(SUPPLIED TEXT begins)

I was asked to make a quilt to commemorate a family reunion of my husband’s first cousins on his father’s side of the family. For a quilt designer, having a meaningful occasion to inspire a design is wonderful. I started thinking about the family’s emigration to the United States and how the family grew. So I devised a design representing several generations up through and beyond the cousins’ generation using traditional quilting blocks. The resulting quilt has a traditional quilt block design known as “Lone Star” in the center. This central star represents Henry and Mary, the cousins’ grandparents. Resting in the arms of the Lone Star are eight traditional “Mariner’s Compass” blocks representing each of Henry and Mary’s eight children. Surrounding the eight Mariner’s compasses is a band of thirty two stars representing the cousins in the third generation. Finally, if you look closely, the dark blue background fabric filling out the corners of the quilt has many, many tiny white stars representing all the further generations in the family. The quilt is bordered in what looks like a gold braid pattern, but upon closer examination reveals itself to be small “T’s” representing the family’s last name.
I designed the quilt in EQ7. I had to merge a quilt design . . .
Counsins Constellation Quilt Design
. . . with a block design because the software did not allow the curved band with the 32 stars to be placed directly on the quilt design (At least I could not figure out how to do it!)

(SUPPLIED TEXT ends)
(SUPPLIED MATERIAL begins)

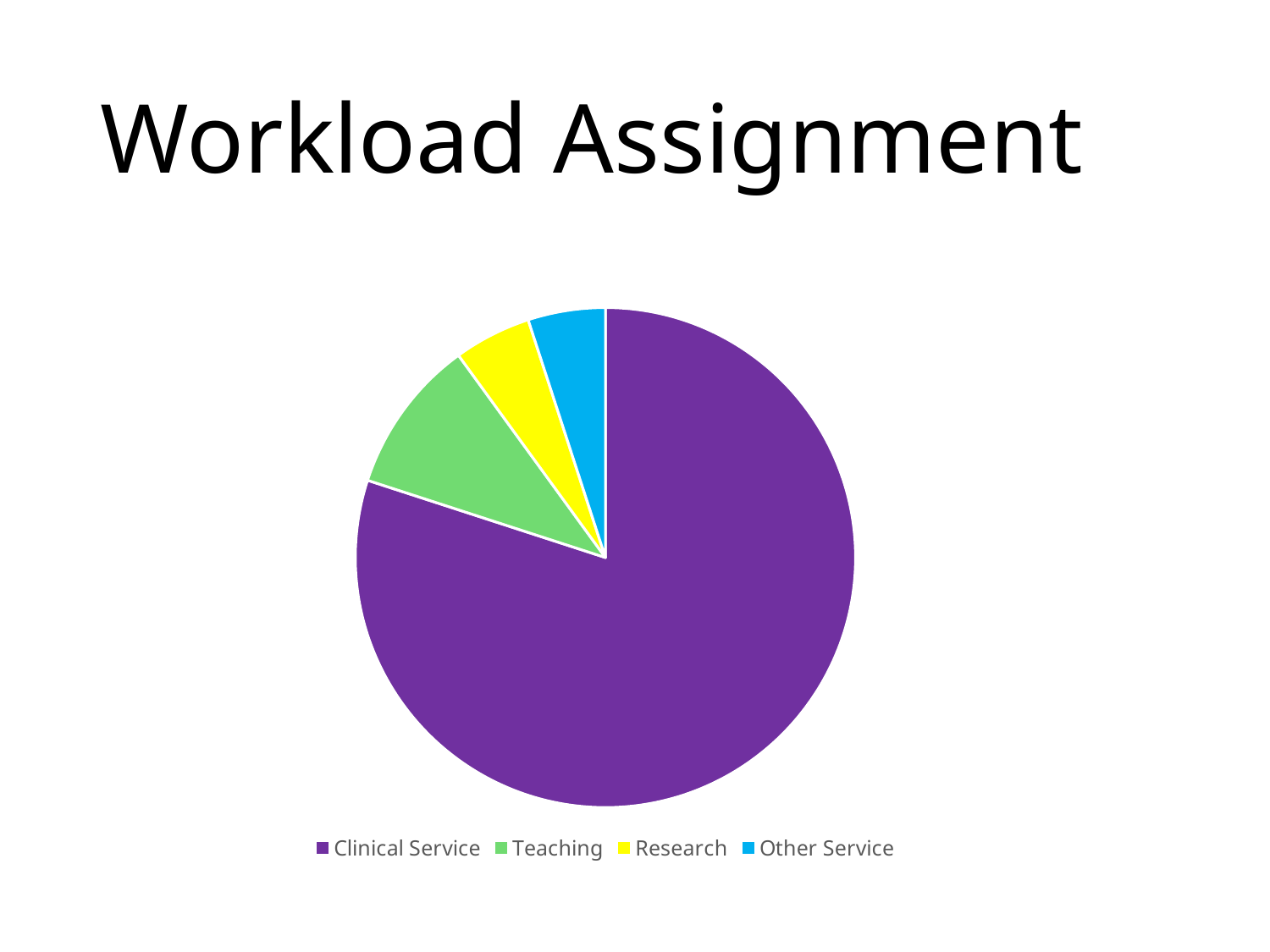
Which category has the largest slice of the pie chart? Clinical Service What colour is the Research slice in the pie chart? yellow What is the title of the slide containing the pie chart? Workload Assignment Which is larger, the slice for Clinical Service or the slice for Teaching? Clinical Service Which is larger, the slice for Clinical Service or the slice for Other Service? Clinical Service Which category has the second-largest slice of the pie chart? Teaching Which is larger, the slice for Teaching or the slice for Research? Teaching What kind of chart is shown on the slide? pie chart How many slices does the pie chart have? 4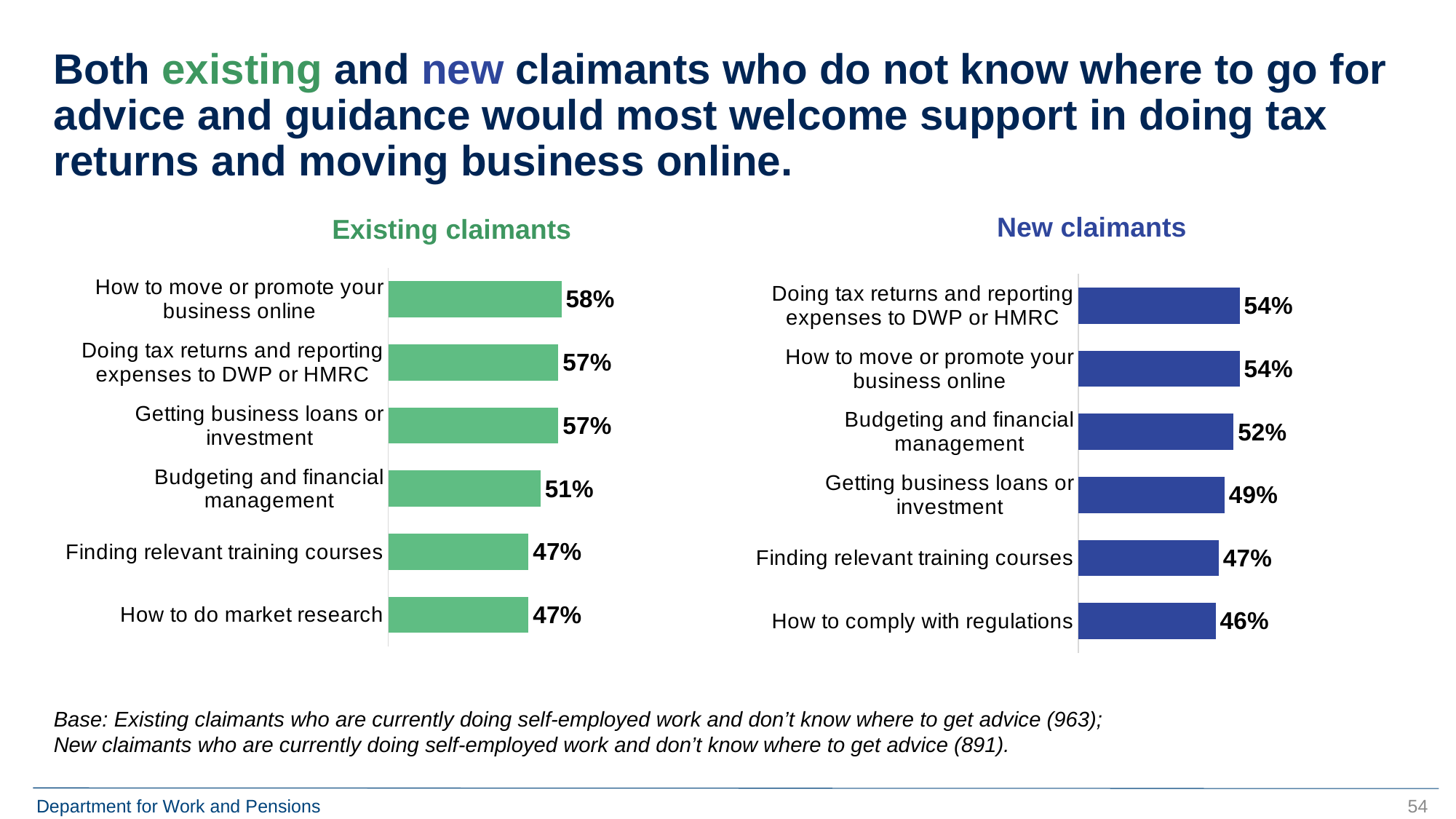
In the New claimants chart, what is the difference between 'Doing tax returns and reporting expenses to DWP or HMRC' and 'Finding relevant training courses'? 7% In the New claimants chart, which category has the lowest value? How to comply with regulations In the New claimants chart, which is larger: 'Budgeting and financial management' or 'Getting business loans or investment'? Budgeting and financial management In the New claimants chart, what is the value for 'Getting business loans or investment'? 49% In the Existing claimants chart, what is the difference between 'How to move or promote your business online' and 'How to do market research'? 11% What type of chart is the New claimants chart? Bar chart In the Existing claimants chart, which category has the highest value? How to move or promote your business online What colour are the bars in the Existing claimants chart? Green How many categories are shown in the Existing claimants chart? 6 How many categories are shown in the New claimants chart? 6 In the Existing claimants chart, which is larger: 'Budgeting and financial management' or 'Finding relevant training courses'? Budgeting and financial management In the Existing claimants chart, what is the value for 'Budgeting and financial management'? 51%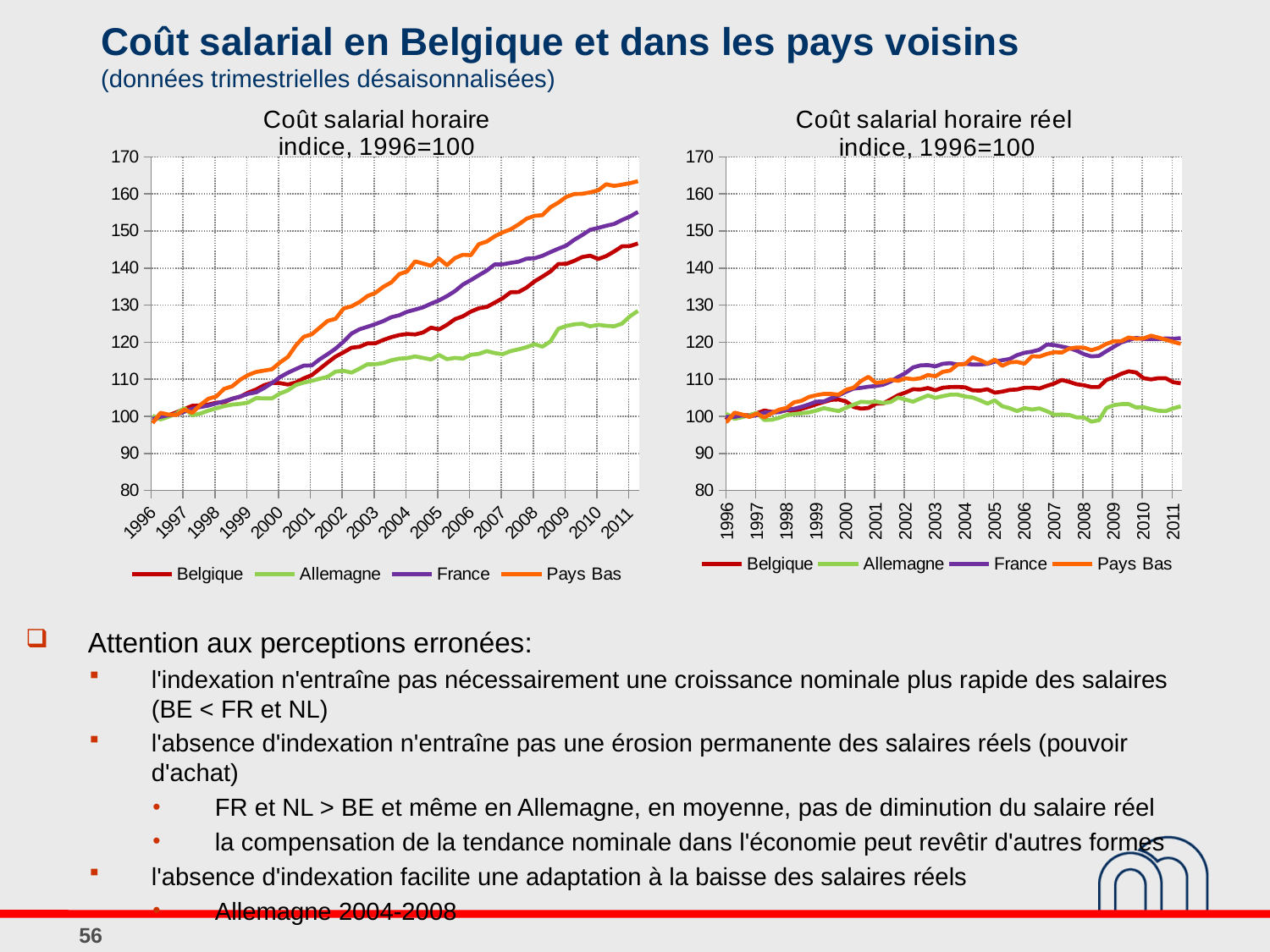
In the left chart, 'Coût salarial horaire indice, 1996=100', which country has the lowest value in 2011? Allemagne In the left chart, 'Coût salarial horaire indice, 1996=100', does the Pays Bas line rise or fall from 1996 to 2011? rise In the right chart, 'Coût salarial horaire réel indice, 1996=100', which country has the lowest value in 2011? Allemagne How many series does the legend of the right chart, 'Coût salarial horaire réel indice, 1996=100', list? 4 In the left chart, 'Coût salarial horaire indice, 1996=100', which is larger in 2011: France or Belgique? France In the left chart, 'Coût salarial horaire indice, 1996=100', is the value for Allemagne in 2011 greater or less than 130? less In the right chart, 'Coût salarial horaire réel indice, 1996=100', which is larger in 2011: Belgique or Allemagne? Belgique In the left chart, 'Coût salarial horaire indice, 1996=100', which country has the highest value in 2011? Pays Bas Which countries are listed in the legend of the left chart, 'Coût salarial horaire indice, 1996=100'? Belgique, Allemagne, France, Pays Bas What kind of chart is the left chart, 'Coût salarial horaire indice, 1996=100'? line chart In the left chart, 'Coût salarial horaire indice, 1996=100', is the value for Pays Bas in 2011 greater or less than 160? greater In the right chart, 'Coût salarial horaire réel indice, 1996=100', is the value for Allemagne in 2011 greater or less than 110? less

(SUPPLIED MATERIAL ends)

> [EXERCISE DIRECTIONS]
From the passage about the reunion quilt, copy word for word everything between "Counsins Constellation Quilt" and "how to do it!)", inclusive.

> [EXPECTED OUTPUT]
Counsins Constellation Quilt Design
. . . with a block design because the software did not allow the curved band with the 32 stars to be placed directly on the quilt design (At least I could not figure out how to do it!)